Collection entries
********
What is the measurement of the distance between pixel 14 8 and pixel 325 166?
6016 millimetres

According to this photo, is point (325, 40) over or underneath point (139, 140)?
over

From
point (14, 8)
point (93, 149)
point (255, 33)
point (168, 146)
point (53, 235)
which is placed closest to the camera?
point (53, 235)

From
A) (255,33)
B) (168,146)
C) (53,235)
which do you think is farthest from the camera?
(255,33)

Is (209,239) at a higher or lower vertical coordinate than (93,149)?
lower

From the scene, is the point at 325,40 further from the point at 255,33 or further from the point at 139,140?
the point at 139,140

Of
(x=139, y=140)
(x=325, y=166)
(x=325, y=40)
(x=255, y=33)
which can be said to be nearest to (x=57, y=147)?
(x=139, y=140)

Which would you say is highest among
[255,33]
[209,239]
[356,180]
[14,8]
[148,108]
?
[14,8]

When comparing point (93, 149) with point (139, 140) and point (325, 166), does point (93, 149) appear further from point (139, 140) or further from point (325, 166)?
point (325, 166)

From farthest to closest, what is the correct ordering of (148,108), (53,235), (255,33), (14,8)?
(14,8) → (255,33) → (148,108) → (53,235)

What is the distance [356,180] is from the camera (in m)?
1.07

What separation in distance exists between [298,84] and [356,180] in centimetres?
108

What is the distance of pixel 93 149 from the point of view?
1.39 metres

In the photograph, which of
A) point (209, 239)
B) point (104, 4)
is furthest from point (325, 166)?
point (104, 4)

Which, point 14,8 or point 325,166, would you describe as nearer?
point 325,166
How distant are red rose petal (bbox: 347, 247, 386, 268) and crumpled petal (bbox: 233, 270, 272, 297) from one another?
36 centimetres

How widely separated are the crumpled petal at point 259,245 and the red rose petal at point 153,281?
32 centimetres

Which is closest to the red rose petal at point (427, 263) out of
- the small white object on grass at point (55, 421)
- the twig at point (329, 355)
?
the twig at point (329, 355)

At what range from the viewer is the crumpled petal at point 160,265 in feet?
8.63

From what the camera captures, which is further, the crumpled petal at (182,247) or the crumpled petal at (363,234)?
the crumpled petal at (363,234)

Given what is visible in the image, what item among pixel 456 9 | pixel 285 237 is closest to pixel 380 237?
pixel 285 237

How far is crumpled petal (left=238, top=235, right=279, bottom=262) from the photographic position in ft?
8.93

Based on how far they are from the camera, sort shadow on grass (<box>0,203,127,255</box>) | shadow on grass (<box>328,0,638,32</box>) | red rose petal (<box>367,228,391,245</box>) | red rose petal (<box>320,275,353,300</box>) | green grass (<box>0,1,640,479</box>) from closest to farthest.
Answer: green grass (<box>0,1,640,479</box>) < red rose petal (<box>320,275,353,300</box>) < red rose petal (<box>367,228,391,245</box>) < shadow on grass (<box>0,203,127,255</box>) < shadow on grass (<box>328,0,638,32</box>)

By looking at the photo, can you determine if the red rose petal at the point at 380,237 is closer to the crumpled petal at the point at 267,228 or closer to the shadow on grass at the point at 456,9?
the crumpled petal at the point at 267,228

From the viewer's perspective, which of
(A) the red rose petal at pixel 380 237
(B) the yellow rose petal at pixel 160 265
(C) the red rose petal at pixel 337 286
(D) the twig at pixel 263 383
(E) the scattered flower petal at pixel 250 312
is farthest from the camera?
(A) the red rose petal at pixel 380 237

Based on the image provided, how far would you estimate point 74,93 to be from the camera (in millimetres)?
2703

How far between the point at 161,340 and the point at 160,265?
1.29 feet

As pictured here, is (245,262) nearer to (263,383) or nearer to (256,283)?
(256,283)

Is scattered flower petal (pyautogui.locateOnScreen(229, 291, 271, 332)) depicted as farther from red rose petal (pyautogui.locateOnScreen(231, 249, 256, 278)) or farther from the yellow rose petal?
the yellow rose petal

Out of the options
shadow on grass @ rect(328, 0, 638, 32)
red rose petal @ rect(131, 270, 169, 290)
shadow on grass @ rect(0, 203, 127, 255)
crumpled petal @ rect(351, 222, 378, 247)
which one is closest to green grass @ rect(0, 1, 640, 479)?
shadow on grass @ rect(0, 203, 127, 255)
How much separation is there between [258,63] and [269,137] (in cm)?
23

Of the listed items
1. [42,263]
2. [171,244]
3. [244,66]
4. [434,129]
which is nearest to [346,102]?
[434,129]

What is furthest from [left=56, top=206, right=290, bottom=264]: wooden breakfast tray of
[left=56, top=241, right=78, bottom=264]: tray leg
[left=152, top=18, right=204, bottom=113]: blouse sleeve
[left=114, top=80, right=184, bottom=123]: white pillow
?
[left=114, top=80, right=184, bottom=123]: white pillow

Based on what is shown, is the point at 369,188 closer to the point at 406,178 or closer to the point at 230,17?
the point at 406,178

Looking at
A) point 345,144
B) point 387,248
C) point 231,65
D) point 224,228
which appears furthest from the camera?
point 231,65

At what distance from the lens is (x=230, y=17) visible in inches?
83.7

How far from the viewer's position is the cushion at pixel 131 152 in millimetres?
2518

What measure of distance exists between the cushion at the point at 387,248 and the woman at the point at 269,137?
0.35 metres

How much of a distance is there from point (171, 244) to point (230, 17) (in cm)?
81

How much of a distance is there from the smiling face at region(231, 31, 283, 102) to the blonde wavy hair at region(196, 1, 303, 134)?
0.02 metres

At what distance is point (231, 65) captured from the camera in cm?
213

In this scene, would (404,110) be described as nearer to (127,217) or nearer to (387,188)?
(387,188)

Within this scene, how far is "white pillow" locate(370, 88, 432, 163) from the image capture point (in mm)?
********
Aim of the exercise: Write the whole listing out again. Keep every line exactly as it is.

Task response:
What is the measurement of the distance between pixel 14 8 and pixel 325 166?
6016 millimetres

According to this photo, is point (325, 40) over or underneath point (139, 140)?
over

From
point (14, 8)
point (93, 149)
point (255, 33)
point (168, 146)
point (53, 235)
which is placed closest to the camera?
point (53, 235)

From
A) (255,33)
B) (168,146)
C) (53,235)
which do you think is farthest from the camera?
(255,33)

Is (209,239) at a higher or lower vertical coordinate than (93,149)?
lower

From the scene, is the point at 325,40 further from the point at 255,33 or further from the point at 139,140?
the point at 139,140

Of
(x=139, y=140)
(x=325, y=166)
(x=325, y=40)
(x=255, y=33)
which can be said to be nearest to (x=57, y=147)?
(x=139, y=140)

Which would you say is highest among
[255,33]
[209,239]
[356,180]
[14,8]
[148,108]
?
[14,8]

When comparing point (93, 149) with point (139, 140) and point (325, 166), does point (93, 149) appear further from point (139, 140) or further from point (325, 166)?
point (325, 166)

From farthest to closest, what is the correct ordering of (148,108), (53,235), (255,33), (14,8)?
(14,8) → (255,33) → (148,108) → (53,235)

What is the distance [356,180] is from the camera (in m)?
1.07

What separation in distance exists between [298,84] and [356,180] in centimetres?
108

What is the distance of pixel 93 149 from the point of view?
1.39 metres

In the photograph, which of
A) point (209, 239)
B) point (104, 4)
is furthest from point (325, 166)?
point (104, 4)

Which, point 14,8 or point 325,166, would you describe as nearer?
point 325,166
How distant are red rose petal (bbox: 347, 247, 386, 268) and crumpled petal (bbox: 233, 270, 272, 297) from one another?
36 centimetres

How widely separated are the crumpled petal at point 259,245 and the red rose petal at point 153,281?
32 centimetres

Which is closest to the red rose petal at point (427, 263) out of
- the small white object on grass at point (55, 421)
- the twig at point (329, 355)
?
the twig at point (329, 355)

At what range from the viewer is the crumpled petal at point 160,265 in feet?
8.63

From what the camera captures, which is further, the crumpled petal at (182,247) or the crumpled petal at (363,234)?
the crumpled petal at (363,234)

Given what is visible in the image, what item among pixel 456 9 | pixel 285 237 is closest to pixel 380 237?
pixel 285 237

How far is crumpled petal (left=238, top=235, right=279, bottom=262) from the photographic position in ft?
8.93

Based on how far they are from the camera, sort shadow on grass (<box>0,203,127,255</box>) | shadow on grass (<box>328,0,638,32</box>) | red rose petal (<box>367,228,391,245</box>) | red rose petal (<box>320,275,353,300</box>) | green grass (<box>0,1,640,479</box>) from closest to farthest.
Answer: green grass (<box>0,1,640,479</box>) < red rose petal (<box>320,275,353,300</box>) < red rose petal (<box>367,228,391,245</box>) < shadow on grass (<box>0,203,127,255</box>) < shadow on grass (<box>328,0,638,32</box>)

By looking at the photo, can you determine if the red rose petal at the point at 380,237 is closer to the crumpled petal at the point at 267,228 or closer to the shadow on grass at the point at 456,9?
the crumpled petal at the point at 267,228

From the viewer's perspective, which of
(A) the red rose petal at pixel 380 237
(B) the yellow rose petal at pixel 160 265
(C) the red rose petal at pixel 337 286
(D) the twig at pixel 263 383
(E) the scattered flower petal at pixel 250 312
is farthest from the camera?
(A) the red rose petal at pixel 380 237

Based on the image provided, how far would you estimate point 74,93 to be from the camera (in millimetres)?
2703

How far between the point at 161,340 and the point at 160,265?
1.29 feet

As pictured here, is (245,262) nearer to (263,383) or nearer to (256,283)?
(256,283)

Is scattered flower petal (pyautogui.locateOnScreen(229, 291, 271, 332)) depicted as farther from red rose petal (pyautogui.locateOnScreen(231, 249, 256, 278)) or farther from the yellow rose petal?
the yellow rose petal

Out of the options
shadow on grass @ rect(328, 0, 638, 32)
red rose petal @ rect(131, 270, 169, 290)
shadow on grass @ rect(0, 203, 127, 255)
crumpled petal @ rect(351, 222, 378, 247)
which one is closest to green grass @ rect(0, 1, 640, 479)?
shadow on grass @ rect(0, 203, 127, 255)
How much separation is there between [258,63] and [269,137] (in cm)?
23

Of the listed items
1. [42,263]
2. [171,244]
3. [244,66]
4. [434,129]
which is nearest to [346,102]?
[434,129]

What is furthest from [left=56, top=206, right=290, bottom=264]: wooden breakfast tray of
[left=56, top=241, right=78, bottom=264]: tray leg
[left=152, top=18, right=204, bottom=113]: blouse sleeve
[left=114, top=80, right=184, bottom=123]: white pillow
?
[left=114, top=80, right=184, bottom=123]: white pillow

Based on what is shown, is the point at 369,188 closer to the point at 406,178 or closer to the point at 230,17?
the point at 406,178

Looking at
A) point 345,144
B) point 387,248
C) point 231,65
D) point 224,228
which appears furthest from the camera?
point 231,65

At what distance from the lens is (x=230, y=17) visible in inches?
83.7

How far from the viewer's position is the cushion at pixel 131 152 in millimetres?
2518

What measure of distance exists between the cushion at the point at 387,248 and the woman at the point at 269,137?
0.35 metres

How much of a distance is there from point (171, 244) to point (230, 17) (in cm)?
81

How much of a distance is there from the smiling face at region(231, 31, 283, 102) to the blonde wavy hair at region(196, 1, 303, 134)?
0.02 metres

At what distance is point (231, 65) captured from the camera in cm?
213

In this scene, would (404,110) be described as nearer to (127,217) or nearer to (387,188)?
(387,188)

Within this scene, how far is "white pillow" locate(370, 88, 432, 163) from the image capture point (in mm)?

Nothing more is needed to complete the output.